Já para os investidores, a MiCA representa um passo importante na redução de riscos. Segundo o relatório da BeInCrypto, o setor de compliance cresceu 25% em 2023, impulsionado pela demanda por transparência. No Brasil, onde casos de golpes envolvendo criptoativos somam prejuízos de R$ 1,5 bilhão em 2023 (de acordo com a CVM), a regulação poderia ajudar a coibir fraudes e aumentar a confiança no mercado.

Outro ponto relevante é a adoção de tecnologias de blockchain analytics, como as oferecidas pela CipherTrace e TRM Labs, que são usadas para rastrear transações suspeitas.

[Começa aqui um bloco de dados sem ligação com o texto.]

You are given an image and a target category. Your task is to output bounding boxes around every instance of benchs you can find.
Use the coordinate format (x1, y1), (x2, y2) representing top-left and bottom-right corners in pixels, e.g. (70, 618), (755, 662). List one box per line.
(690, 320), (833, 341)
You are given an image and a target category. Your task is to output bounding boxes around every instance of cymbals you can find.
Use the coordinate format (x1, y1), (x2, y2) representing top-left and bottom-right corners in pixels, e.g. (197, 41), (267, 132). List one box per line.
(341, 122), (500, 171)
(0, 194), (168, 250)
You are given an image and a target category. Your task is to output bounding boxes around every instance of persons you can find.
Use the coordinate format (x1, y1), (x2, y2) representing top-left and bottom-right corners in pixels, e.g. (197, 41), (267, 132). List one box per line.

Essas ferramentas, já obrigatórias na Europa, poderiam ser incorporadas pelas exchanges brasileiras para fortalecer a segurança do ecossistema local.

Conclusão: Regulação como catalisador de crescimento

A MiCA não é perfeita — críticos apontam que ela pode impor custos adicionais às pequenas empresas e limitar a inovação em alguns casos. No entanto, seu impacto positivo já é visível: desde sua implementação, o volume de negociações de criptoativos na Europa cresceu 18%, segundo dados da Chainalysis. Para o Brasil, que busca se posicionar como um hub de inovação financeira na América Latina, a adoção de um modelo semelhante à MiCA poderia ser um divisor de águas.

O país já tem um ecossistema vibrante, com mais de 10 milhões de brasileiros investindo em criptoativos, de acordo com a Anbima. No entanto, sem regras claras, o potencial de crescimento fica limitado. A MiCA mostra que é possível equilibrar inovação e segurança — um caminho que o Brasil precisa trilhar para consolidar seu mercado de forma sustentável.

Enquanto isso, os investidores brasileiros devem ficar atentos às discussões no Congresso e às iniciativas do Banco Central, que recentemente anunciou a criação de um grupo de trabalho para estudar a regulamentação de criptoativos. O futuro do mercado brasileiro de criptomoedas pode muito bem depender das escolhas feitas hoje.